NEW YORK -- Steve Sandalis can't find the right woman, he eats only bland food and he goes to bed early most nights.
Maybe being the Topaz Man isn't quite as romantic as it's cracked up to be.
Those pecs are produced by spending at least five days a week in the gym and ingesting six or seven protein-packed meals a day, and his fat-free body came about because the word "plain" describes everything he puts in his mouth.
That's a regimen followed by many bodybuilders, but they don't have Sandalis' je ne sais quoi, the long dark hair and the 90-degree-jaw that fit neatly into the fantasies of women who read what once were called "bodice-rippers."
Now they're called historical romance novels, and Penguin Books has chosen Sandalis to illustrate the covers of their new Topaz line.
There's his face and that of a voluptuous red-haired woman captured in a locket on the cover of Cassie Edwards' "Wild Romance." Open the cover to see the whole picture -- the Topaz Man and the woman embracing naked in a stream.
Sandalis, who lives in Manhattan, says that painting - like all the covers - started out as a photograph made in a studio. There was no swirling water. "We are just in that pose," he said. "But chances are we are wet."
Ironically, the Topaz man doesn't have much of a love life. The girlfriend he had when he assumed the title couldn't take the pressure of all his female admirers. He's finding it's a common problem.
"A lot of women get insecure because I'm doing a lot of traveling and they realize I have to meet a lot of other women," he said.
Sometimes they go out of their way to meet him. Women have tried to break into his room. When he ordered room service at one hotel, five women delivered his bowl of oatmeal.
Sandalis, who back in high school learned that girls make passes at men who pump iron, tells these stories in an earnestly boyish-pitched voice spiced with just enough modesty to make them palatable.
Not that long ago, Sandalis was a Florida junior college student with a muscular build. An agent saw him on the beach one day and put him on a plane to New York.

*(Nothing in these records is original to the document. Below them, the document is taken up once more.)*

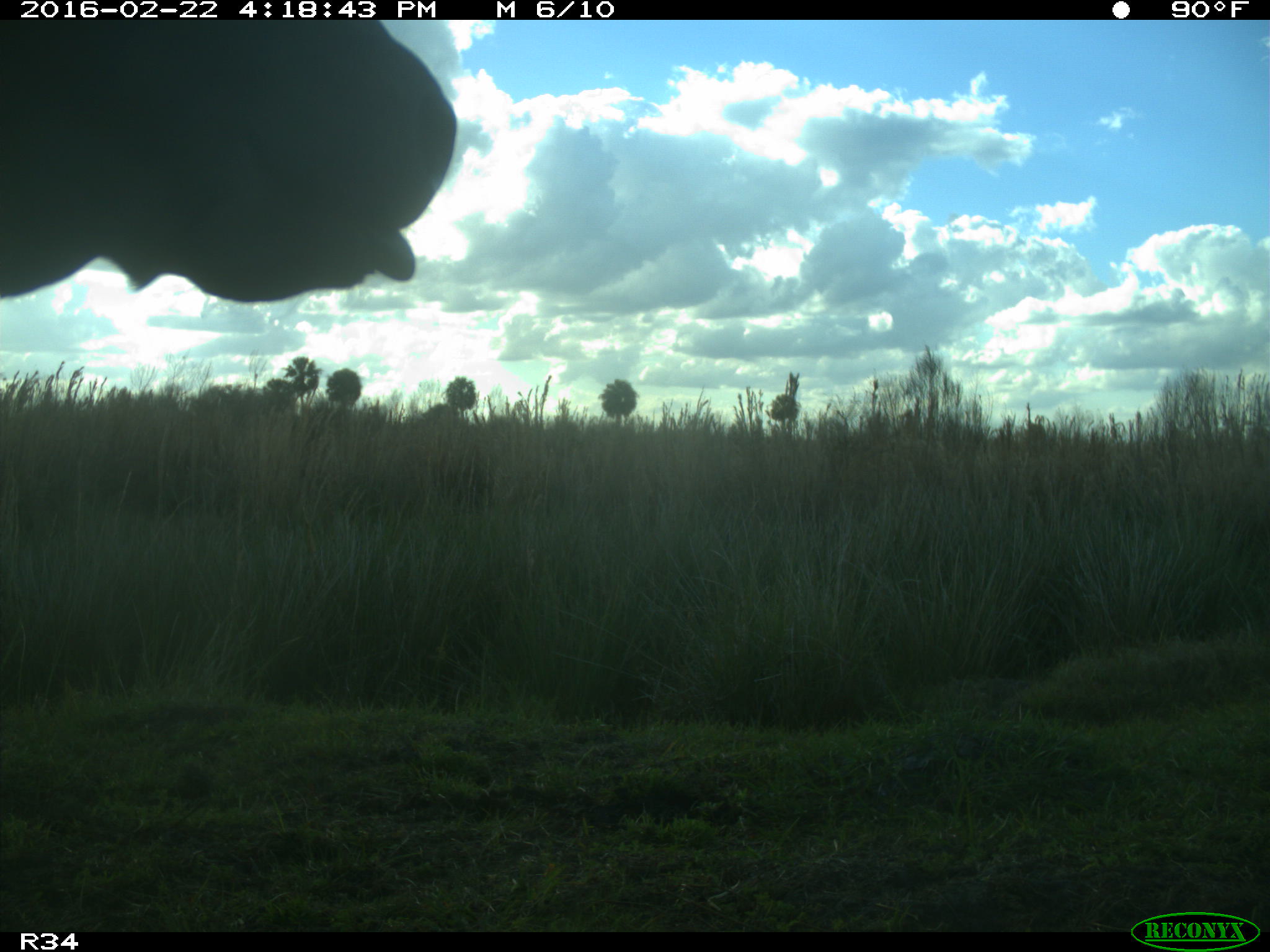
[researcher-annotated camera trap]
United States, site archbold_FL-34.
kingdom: Animalia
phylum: Chordata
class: Mammalia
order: Artiodactyla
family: Bovidae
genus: Bos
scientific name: Bos taurus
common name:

Eventually, he beat out thousands of applicants for the Topaz Man job. "At the interview I offered to take off my shirt," he said. "They liked my body and they liked my personality and they hired me."
Now, when he's not posing for the Topaz book covers -- three are published each month -- he's doing promotional tours such as the one that will bring him to Cape Girardeau Friday.
At trade shows such as this one, Sandalis wears what he calls his "Topaz Man uniform" -- poet shirt and tight riding britches -- to have his picture taken alongside fans.
Now 25, Sandalis tried to break into modeling for years but says he was unsuccessful because he refused to cut his hair or to assume the usual trim proportions.
His "look" is masculine yet sensitive. His publicity describes him as "sexy but gentle. Powerful but vulnerable. He stands on his own but he's never out of reach. He's the Topaz Man."
Someday he'd like to break into action movies, maybe as some kind of combination of Sylvester Stallone, Mel Gibson and Patrick Swayze. Until then he'll be the Topaz Man.
"As long as people are buying books, I don't see why I couldn't continue to have the job," he says.